## Dataset extract
=== Begin Enclosure ===

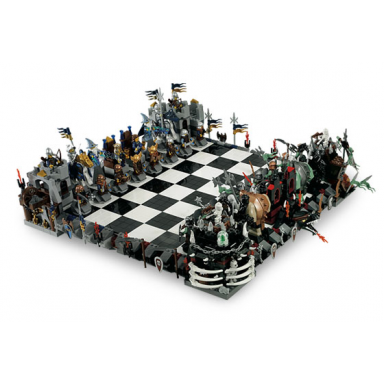 giant chess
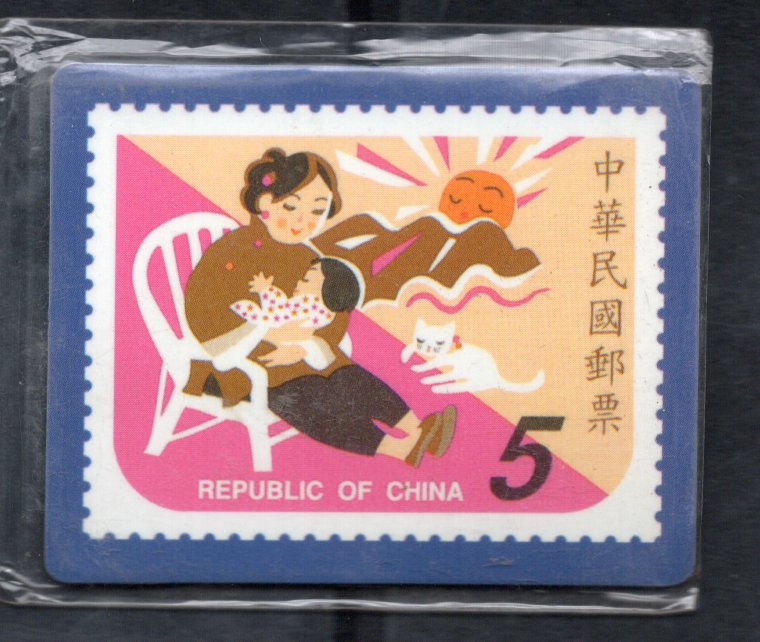 Taiwan Rep. of China Stamp Printed Fridge Magnet Stamp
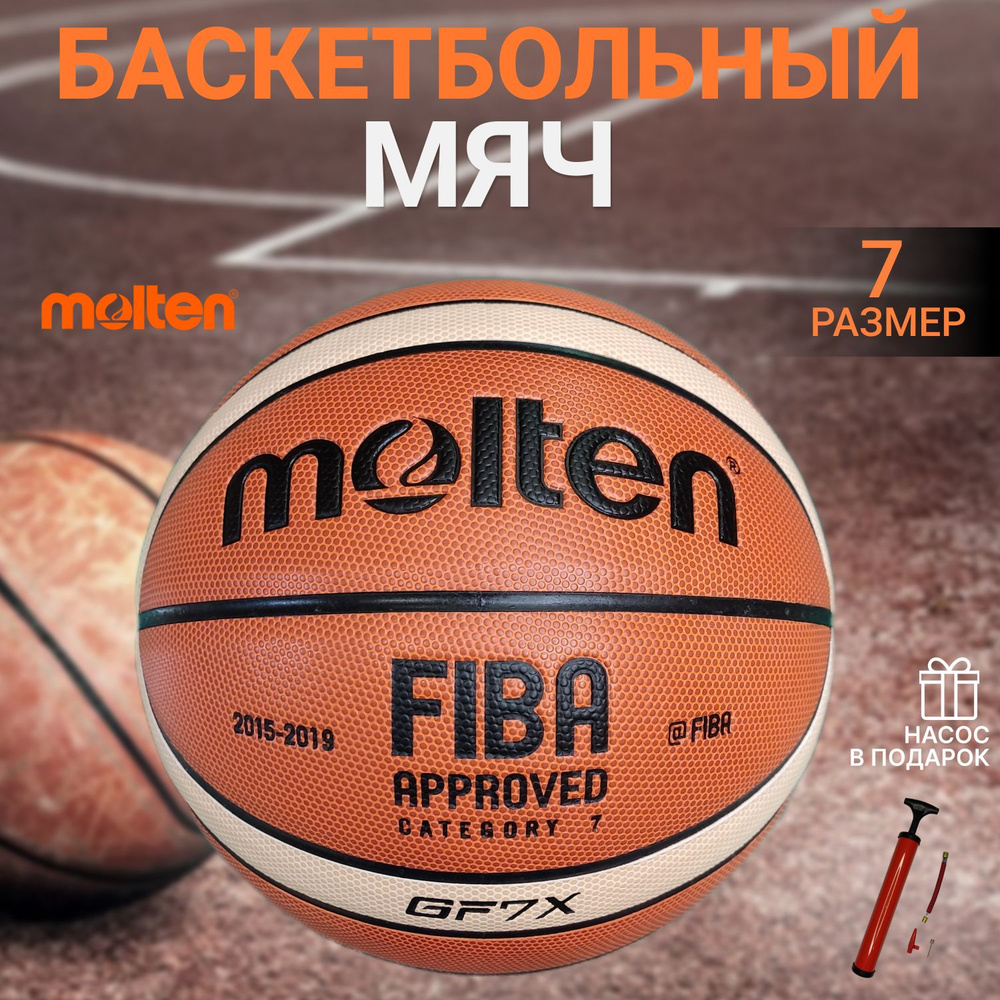 Мяч баскетбольный Molten GF7X №7 Насос в подарок! #1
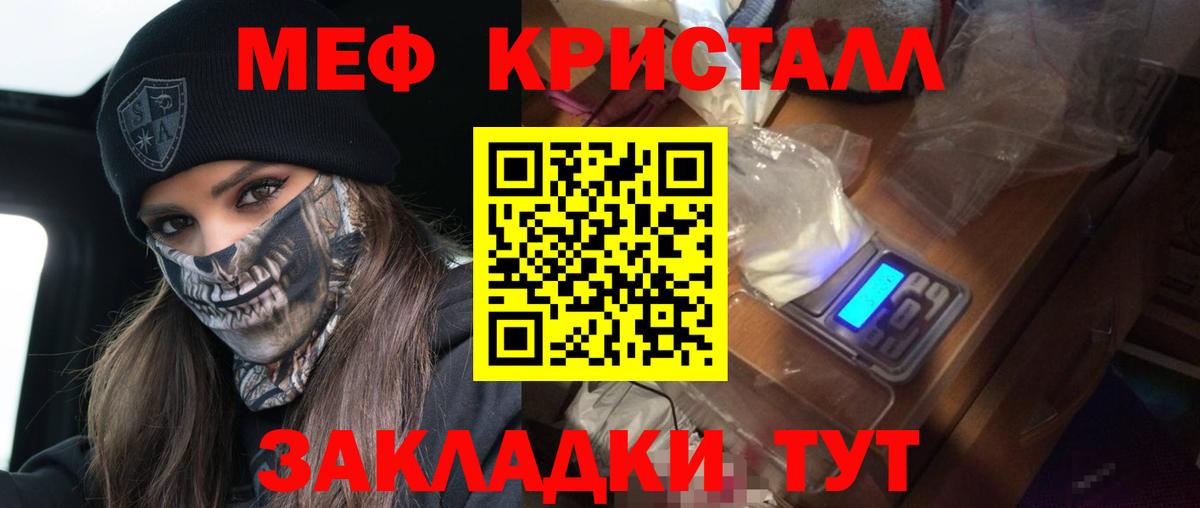 Меф кристаллы Пенза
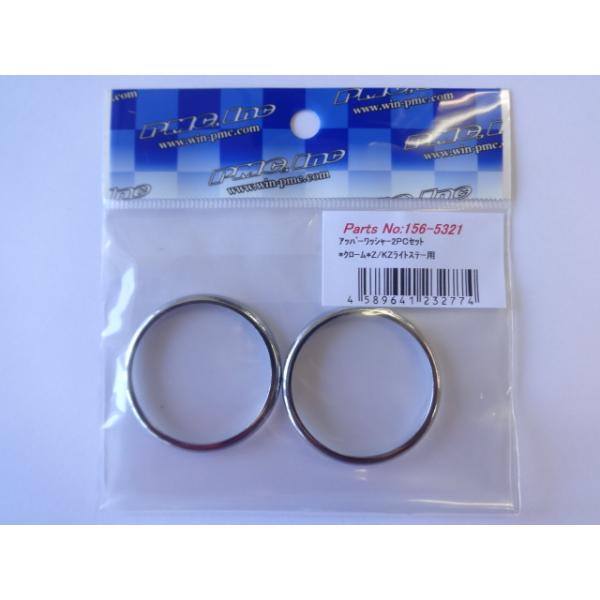 luckys-shop_pmc-190-01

=== End Enclosure ===

## What this task involves
Please edit these lines so that "Fridge" becomes "Refrigerator" and everything else stays unchanged. Leave out the pictures.

## Answer section
 giant chess
 Taiwan Rep. of China Stamp Printed Refrigerator Magnet Stamp
 Мяч баскетбольный Molten GF7X №7 Насос в подарок! #1
 Меф кристаллы Пенза
 luckys-shop_pmc-190-01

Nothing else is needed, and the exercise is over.